[START]

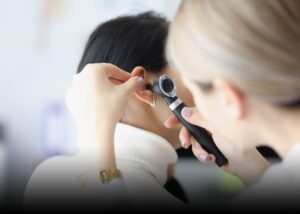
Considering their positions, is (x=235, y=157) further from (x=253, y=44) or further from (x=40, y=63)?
(x=40, y=63)

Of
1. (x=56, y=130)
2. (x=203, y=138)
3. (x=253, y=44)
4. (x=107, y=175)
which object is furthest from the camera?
(x=56, y=130)

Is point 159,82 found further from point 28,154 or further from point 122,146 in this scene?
point 28,154

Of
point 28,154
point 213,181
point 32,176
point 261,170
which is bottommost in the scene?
point 28,154

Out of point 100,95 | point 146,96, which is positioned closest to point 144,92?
point 146,96

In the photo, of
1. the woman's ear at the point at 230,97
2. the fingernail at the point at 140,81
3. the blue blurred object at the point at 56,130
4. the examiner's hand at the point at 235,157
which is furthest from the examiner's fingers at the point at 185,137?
the blue blurred object at the point at 56,130

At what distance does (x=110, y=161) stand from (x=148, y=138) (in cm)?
16

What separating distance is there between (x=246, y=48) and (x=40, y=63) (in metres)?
1.58

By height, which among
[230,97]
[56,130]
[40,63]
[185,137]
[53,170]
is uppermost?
[230,97]

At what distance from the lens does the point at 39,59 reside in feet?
6.50

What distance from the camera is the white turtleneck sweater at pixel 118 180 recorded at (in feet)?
2.25

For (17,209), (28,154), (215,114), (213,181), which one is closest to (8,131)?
(28,154)

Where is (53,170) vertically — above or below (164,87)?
below

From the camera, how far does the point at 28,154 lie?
1976 millimetres

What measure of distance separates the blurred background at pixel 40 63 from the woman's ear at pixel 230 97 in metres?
1.45
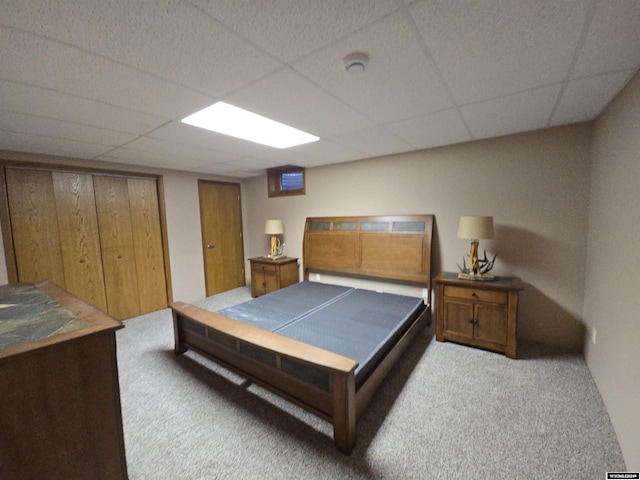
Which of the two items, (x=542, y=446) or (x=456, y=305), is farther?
(x=456, y=305)

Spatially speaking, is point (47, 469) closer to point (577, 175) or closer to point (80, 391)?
point (80, 391)

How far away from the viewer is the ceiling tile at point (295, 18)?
0.95 m

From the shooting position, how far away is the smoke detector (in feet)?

[END]

Copy all of the data above word for word, leaving out the pictures.

Considering their positions, is (x=235, y=157) further from (x=253, y=44) or further from (x=40, y=63)?
(x=40, y=63)

Of
1. (x=56, y=130)
2. (x=203, y=138)
3. (x=253, y=44)
4. (x=107, y=175)
which object is furthest from the camera?
(x=56, y=130)

Is point 159,82 found further from point 28,154 or further from point 122,146 in this scene?
point 28,154

Of
point 28,154
point 213,181
point 32,176
point 261,170
which is bottommost in the scene?
point 28,154

Out of point 100,95 | point 146,96, which is positioned closest to point 144,92?
point 146,96

In the photo, of
1. the woman's ear at the point at 230,97
2. the fingernail at the point at 140,81
3. the blue blurred object at the point at 56,130
4. the examiner's hand at the point at 235,157
which is furthest from the examiner's fingers at the point at 185,137?
the blue blurred object at the point at 56,130

At what distance does (x=110, y=161) stand from (x=148, y=138) (in cm)?
16

What separating distance is there between (x=246, y=48) and (x=40, y=63) (in metres)?
1.58

By height, which among
[230,97]
[56,130]
[40,63]
[185,137]
[53,170]
is uppermost?
[230,97]

At what distance from the lens does the point at 39,59 reside in feet?
6.50

What distance from the camera is the white turtleneck sweater at pixel 118 180 recorded at (in feet)?
2.25

For (17,209), (28,154), (215,114), (213,181), which one is closest to (8,131)?
(28,154)

Where is (53,170) vertically — above or below (164,87)?
below

From the camera, how far does the point at 28,154 lie?
1976 millimetres

What measure of distance separates the blurred background at pixel 40 63 from the woman's ear at pixel 230 97 in metres?
1.45
Which of the two items, (x=542, y=446) or (x=456, y=305), is farther?
(x=456, y=305)

Spatially speaking, is point (47, 469) closer to point (577, 175) or closer to point (80, 391)?
point (80, 391)

How far away from the viewer is the ceiling tile at point (295, 18)?
0.95 m

From the shooting position, how far away is the smoke detector (in feet)?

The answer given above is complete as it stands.